Two distinct ROM classes in the client's SCC. They just happen to have equal packed hash. Since JITServerHelpers::packROMClass() seems to be of the opinion that they're equivalent from the perspective of the JIT compiler, I thought that that might be good enough to pass validation here.

The answer currently in the code is no, that's not good enough to pass validation. It's just that the current AOT cache hashing scheme and serialization record structure isn't strong enough to guarantee that after deserialization, when the ROM class offsets have been adjusted in the method's relocation records, that compileRomClass will be equal (in the sense of pointer equality) to currentRomClass, only that they will have equal packed hashes. That happens to conflict with this SVM assert.

dsouzai commented 2 months ago

Two distinct ROM classes in the client's SCC. They just happen to have equal packed hash. Since JITServerHelpers::packROMClass() seems to be of the opinion that they're equivalent from the perspective of the JIT compiler, I thought that that might be good enough to pass validation here.

My initial feeling is that if they are distinct classes in the client's SCC, then JITServerHelpers::packROMClass() should also be able to distinguish them. However, I do agree that if JITServerHelpers::packROMClass() thinks they're equivalent, then it should be consistent on the load run as well. That said, I think the comparison between compileRomClass and currentRomClass should still exist, it's just that if they aren't equal, then under JITServer+AOTCache, we do an additional check to see if their packed hash are equal.

@hangshao0, when the SCC has two ROMClasses that are basically the same except for intermediate class data fields, what does that mean from a java class pov? How can there be two different ROMClasses with the same name? Is it that they come from different places on disk?

hangshao0 commented 2 months ago

when the SCC has two ROMClasses that are basically the same except for intermediate class data fields, what does that mean from a java class pov?

If they are exactly the same except the intermediate class data, these 2 classes will be treated as the same class in the JVM code.

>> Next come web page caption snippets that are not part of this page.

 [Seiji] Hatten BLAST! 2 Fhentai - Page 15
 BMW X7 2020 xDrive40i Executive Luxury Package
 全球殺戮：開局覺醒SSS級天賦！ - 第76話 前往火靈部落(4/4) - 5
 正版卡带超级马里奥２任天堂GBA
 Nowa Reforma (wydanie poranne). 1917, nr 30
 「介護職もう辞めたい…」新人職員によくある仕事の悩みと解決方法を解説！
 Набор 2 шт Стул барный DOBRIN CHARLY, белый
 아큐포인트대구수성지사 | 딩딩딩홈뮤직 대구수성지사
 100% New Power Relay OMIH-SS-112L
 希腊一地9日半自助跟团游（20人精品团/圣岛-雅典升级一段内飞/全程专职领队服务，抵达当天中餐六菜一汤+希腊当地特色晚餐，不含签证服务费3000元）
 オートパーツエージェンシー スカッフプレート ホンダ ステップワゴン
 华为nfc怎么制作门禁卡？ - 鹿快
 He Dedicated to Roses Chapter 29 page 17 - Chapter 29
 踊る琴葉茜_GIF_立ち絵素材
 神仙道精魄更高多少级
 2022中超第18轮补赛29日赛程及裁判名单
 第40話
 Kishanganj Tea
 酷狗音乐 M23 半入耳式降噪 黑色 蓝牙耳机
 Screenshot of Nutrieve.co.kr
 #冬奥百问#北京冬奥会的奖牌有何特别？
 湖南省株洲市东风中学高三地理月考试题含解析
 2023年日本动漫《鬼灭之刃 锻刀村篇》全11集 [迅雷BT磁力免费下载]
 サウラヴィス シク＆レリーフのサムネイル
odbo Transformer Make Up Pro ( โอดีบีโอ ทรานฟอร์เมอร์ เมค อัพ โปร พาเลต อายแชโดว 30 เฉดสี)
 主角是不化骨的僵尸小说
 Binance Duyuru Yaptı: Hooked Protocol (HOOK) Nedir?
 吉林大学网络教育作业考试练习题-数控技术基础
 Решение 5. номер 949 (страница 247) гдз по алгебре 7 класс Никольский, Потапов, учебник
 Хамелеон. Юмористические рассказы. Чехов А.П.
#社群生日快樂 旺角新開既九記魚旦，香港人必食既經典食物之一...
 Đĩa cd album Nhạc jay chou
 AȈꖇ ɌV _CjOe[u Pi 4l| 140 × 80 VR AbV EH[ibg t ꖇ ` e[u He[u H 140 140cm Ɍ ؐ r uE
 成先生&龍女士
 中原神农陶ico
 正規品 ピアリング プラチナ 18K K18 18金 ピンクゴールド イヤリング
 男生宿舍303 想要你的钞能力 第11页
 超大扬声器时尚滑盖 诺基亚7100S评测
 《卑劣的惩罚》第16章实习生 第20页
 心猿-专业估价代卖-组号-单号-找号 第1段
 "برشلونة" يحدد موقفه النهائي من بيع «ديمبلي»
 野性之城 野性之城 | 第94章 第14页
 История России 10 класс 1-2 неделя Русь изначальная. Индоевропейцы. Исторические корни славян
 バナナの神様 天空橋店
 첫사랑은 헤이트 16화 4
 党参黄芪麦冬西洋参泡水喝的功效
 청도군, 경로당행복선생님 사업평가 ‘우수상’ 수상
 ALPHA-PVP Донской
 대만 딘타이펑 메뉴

How can there be two different ROMClasses with the same name? Is it that they come from different places on disk?

Yes, they could come from different places on the disk. Even the same jar on the disk can be re-compiled with newer version of classes, so there could be 2 versions of class under the same name.

dsouzai commented 2 months ago

@cjjdespres I guess given what Hang said, what JITServerHelpers::packROMClass() currently does is fine. The relo code would just need to be adjusted to check the packed hash if the two pointers don't match.